Add triage agent for minimal API#66752
Conversation
|
Hey @dotnet/aspnet-build, looks like this PR is something you want to take a look at. |
There was a problem hiding this comment.
Pull request overview
Adds a new gh-aw Agentic Workflow to automatically triage area-minimal issues on a daily schedule, attempting TDD fixes and opening draft PRs (or posting comments/design proposals) with an AI-triaged label applied after processing.
Changes:
- Introduces a new agent prompt/workflow definition for minimal API issue triage.
- Adds the corresponding auto-generated
.lock.ymlcompiled workflow.
Reviewed changes
Copilot reviewed 2 out of 2 changed files in this pull request and generated 1 comment.
| File | Description |
|---|---|
| .github/workflows/minimal-api-triage.md | Defines the daily minimal API triage agent prompt, constraints, and safe outputs. |
| .github/workflows/minimal-api-triage.lock.yml | Auto-generated compiled workflow produced from the .md definition. |
| fetch-depth: 0 | ||
|
|
||
| tools: | ||
| bash: ["*"] |
There was a problem hiding this comment.
I agree tools should be restricted especially for public issue triaging. See
aspnetcore/.github/workflows/issue-triage-agent.md
Lines 30 to 33 in c0c2230
There was a problem hiding this comment.
@DeagleGross I'm not sure I see a big concern of being permissive. Copilot should be running in an environment where it doesn't have access to anything dangerous if I understand correctly.
Then there is a separate step that has more permissions but that's controlled by the safe outputs thing.
There was a problem hiding this comment.
Copilot should be running in an environment where it doesn't have access to anything dangerous if I understand correctly.
Yes, but you are relying on the sandboxing provided by GitHub, and while I am sure they are building it reliably and securely, we should also provide guardrails here. At the moment of writing there are already tons of cases where agents went crazy and done damage even though engineers believed in security.
This workflow is particularly important since it processes anonymous user input - anyone is able file an issue to dotnet/aspnetcore, and if there is some flow to exploit, we need to assume it will definitely be abused. Potential problems are with allowing executing random commands, accessing any resource in the web, modifying local data (maybe not as bad since sandboxing).

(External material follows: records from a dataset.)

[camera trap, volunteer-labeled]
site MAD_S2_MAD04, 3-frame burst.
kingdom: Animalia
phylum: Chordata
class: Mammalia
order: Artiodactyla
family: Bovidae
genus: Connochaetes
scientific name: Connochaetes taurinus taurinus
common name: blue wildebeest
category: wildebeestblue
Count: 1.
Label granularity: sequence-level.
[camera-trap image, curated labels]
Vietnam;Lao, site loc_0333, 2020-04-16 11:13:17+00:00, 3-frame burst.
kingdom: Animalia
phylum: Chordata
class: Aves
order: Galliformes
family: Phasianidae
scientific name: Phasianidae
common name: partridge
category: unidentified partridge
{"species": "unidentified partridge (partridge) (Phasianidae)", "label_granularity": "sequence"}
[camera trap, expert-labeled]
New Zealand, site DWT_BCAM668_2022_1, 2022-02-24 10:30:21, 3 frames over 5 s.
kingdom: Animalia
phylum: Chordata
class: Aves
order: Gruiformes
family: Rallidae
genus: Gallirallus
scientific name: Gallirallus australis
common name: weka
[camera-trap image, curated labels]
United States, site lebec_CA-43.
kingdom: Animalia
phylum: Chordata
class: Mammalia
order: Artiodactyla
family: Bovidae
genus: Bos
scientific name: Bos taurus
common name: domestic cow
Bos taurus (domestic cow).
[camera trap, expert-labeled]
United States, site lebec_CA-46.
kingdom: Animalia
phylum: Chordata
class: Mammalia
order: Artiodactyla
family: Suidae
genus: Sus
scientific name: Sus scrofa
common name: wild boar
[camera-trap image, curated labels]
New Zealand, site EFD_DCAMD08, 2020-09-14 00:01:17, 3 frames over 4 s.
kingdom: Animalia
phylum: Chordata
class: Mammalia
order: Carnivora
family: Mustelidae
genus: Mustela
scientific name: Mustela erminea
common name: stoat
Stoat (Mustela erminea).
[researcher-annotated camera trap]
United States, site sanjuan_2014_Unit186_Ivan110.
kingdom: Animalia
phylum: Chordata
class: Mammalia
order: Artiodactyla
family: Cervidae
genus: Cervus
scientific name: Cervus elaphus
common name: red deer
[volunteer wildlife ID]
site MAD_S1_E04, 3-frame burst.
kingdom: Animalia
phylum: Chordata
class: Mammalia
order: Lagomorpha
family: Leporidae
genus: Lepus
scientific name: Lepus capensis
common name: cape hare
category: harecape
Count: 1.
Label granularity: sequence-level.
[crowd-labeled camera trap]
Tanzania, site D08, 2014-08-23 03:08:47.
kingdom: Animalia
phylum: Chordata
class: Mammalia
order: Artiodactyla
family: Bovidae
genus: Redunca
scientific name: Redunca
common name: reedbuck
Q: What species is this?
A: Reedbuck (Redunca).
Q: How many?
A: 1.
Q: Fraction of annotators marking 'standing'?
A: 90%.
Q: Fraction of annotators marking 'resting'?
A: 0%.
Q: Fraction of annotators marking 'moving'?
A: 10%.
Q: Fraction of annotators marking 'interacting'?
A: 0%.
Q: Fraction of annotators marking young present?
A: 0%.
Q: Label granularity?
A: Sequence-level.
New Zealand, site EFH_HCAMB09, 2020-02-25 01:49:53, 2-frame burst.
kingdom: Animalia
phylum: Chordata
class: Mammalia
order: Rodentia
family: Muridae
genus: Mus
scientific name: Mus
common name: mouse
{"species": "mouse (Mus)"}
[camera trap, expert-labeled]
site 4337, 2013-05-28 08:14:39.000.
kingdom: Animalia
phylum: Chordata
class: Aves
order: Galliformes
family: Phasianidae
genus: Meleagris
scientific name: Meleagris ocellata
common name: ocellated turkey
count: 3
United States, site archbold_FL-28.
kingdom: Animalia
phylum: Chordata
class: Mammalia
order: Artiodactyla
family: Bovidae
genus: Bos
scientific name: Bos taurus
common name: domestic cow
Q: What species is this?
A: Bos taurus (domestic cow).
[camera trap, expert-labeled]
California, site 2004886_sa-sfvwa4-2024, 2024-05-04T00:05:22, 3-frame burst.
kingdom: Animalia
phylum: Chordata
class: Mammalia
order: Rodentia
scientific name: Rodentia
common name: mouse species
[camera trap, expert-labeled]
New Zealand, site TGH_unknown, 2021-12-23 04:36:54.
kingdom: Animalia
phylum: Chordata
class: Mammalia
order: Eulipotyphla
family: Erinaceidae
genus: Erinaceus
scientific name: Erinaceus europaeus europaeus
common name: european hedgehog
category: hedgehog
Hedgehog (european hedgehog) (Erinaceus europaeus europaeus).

Additional downside here is that runs may be expensive and long to execute. Without giving extra specific commands to agent to execute we are just giving it too much space to go other direction, and that is an additional reason I thought to design this in multi-step process, where one agent only analyzes the context provided and builds the plan, another is only making a repro and etc. Such design allows runs to be more deterministic, reaching understandable goals, ideally you could repeat only some steps of the flow. In your case it's basically a one-shot from issue to PR, and even though agents are improving, I am doubting this will work well for every single issue.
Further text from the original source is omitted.